--- START Given text ---

Blame Jay Zygmunt, blame Mike Martz, blame Billy Devaney, blame Scott Linehan, hell blame Les Snead. The history of Rams' draft picks since moving to St. Louis has not been very pretty. Sure, some players selected have been great but most have been awful (we are looking at you Lawrence Phillips, Jason Smith, Tye Hill, and Adam Carriker). These draft picks prematurely ended the Greatest Show on Turf and resulted in one of the worst stretches in NFL history. But even some of the worst drafts in recent Rams history have provided some solid and valuable draft picks that helped the team in the short and long term. I am sorry to say however Derek Stanley, Brooks Foster, and Eric Crouch will not make this list.
The Too Early to Tell Category:
Alec Ogletree: Ogletree is having a fine rookie season and is improving every game and will continue to get better. He has so far provided excellent value for being selected as an end of the 1st round draft pick. Can it continue?
Zac Stacy: The moment the Rams drafted Stacy in the 5th round this last April, I thought we had the next Frank Gore. Well since Week 5, Zac is proving me right. Stacy is improving game by game and is further proof that effective starting running backs do not need to be drafted in the first two rounds (see Gore, Alfred Morris, Arian Foster). The two main questions with Stacy moving forward is can be healthy enough to sustain a 16 game season and can he improve his pass-catching.
Stedman Bailey: Stedman came into this season knowing that he would be last on the wide receiver depth chart but that hasn't bothered him. Since day one, he has worked nonstop on his craft and has become a core special teams player. In recent games, his hard work has paid off and has been playing meaningful offensive snaps with some key catches. Stedman has been one of the team's MVPs this season and hopefully his role increases even more over time.
Trumaine Johnson: Johnson was not featured much in his rookie season until later in the season and during the offseason he overtook Cortland Finnegan's spot at outside corner along side with Janoris Jenkins. He has certainly had his ups and downs this season as well as Jenkins, but if he continues to grow and mature he will hopefully be a very effective starting CB, and not like bad 3rd corners like Bradley Fletcher and Jerome Murphy.

--- END Given text ---

• The tasks:
[1] Return the passage of the Rams draft article from "Blame Jay Zygmunt, blame" to "make this list.", copied word for word.
[2] According to the Rams draft article, why is Zac Stacy evidence that effective starting running backs do not need to be drafted in the first two rounds? Answer in one to three sentences.

--- START Excerpted records ---

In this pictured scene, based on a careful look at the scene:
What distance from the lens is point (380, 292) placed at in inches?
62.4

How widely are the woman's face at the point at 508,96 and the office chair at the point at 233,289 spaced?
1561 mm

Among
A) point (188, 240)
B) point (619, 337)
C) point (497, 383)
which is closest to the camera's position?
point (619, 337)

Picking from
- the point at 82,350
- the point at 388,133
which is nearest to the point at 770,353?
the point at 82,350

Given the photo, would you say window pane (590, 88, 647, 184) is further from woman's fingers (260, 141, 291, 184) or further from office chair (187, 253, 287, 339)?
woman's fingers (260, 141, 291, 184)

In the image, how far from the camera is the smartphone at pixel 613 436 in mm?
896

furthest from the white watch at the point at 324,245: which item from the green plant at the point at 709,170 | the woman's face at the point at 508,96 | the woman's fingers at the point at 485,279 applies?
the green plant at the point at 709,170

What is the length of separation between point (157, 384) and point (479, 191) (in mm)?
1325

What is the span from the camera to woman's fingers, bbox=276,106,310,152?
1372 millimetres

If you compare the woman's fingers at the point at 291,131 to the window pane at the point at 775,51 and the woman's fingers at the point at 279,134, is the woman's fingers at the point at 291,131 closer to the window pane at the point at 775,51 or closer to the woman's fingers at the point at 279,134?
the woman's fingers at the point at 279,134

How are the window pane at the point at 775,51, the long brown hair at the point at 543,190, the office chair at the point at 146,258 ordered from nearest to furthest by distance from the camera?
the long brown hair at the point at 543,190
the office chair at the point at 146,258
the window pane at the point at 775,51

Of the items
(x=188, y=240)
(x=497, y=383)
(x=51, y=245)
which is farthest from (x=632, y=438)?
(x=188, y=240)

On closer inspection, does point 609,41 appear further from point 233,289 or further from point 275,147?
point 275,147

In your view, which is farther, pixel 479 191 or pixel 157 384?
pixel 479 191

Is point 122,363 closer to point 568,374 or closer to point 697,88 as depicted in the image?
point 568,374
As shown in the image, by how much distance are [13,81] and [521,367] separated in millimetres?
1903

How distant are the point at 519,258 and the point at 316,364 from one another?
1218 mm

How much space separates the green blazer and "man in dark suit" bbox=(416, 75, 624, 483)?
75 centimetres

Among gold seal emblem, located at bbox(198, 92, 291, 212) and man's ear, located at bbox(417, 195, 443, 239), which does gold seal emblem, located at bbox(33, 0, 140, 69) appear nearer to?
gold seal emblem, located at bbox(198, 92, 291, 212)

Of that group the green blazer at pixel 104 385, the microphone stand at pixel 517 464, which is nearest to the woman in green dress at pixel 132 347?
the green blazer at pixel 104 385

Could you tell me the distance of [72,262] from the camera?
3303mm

--- END Excerpted records ---

• Answer list:
[1]
Blame Jay Zygmunt, blame Mike Martz, blame Billy Devaney, blame Scott Linehan, hell blame Les Snead. The history of Rams' draft picks since moving to St. Louis has not been very pretty. Sure, some players selected have been great but most have been awful (we are looking at you Lawrence Phillips, Jason Smith, Tye Hill, and Adam Carriker). These draft picks prematurely ended the Greatest Show on Turf and resulted in one of the worst stretches in NFL history. But even some of the worst drafts in recent Rams history have provided some solid and valuable draft picks that helped the team in the short and long term. I am sorry to say however Derek Stanley, Brooks Foster, and Eric Crouch will not make this list.

[2] Stacy was drafted in the 5th round, yet he has improved game by game since Week 5. The article also names Frank Gore, Alfred Morris, and Arian Foster as other examples.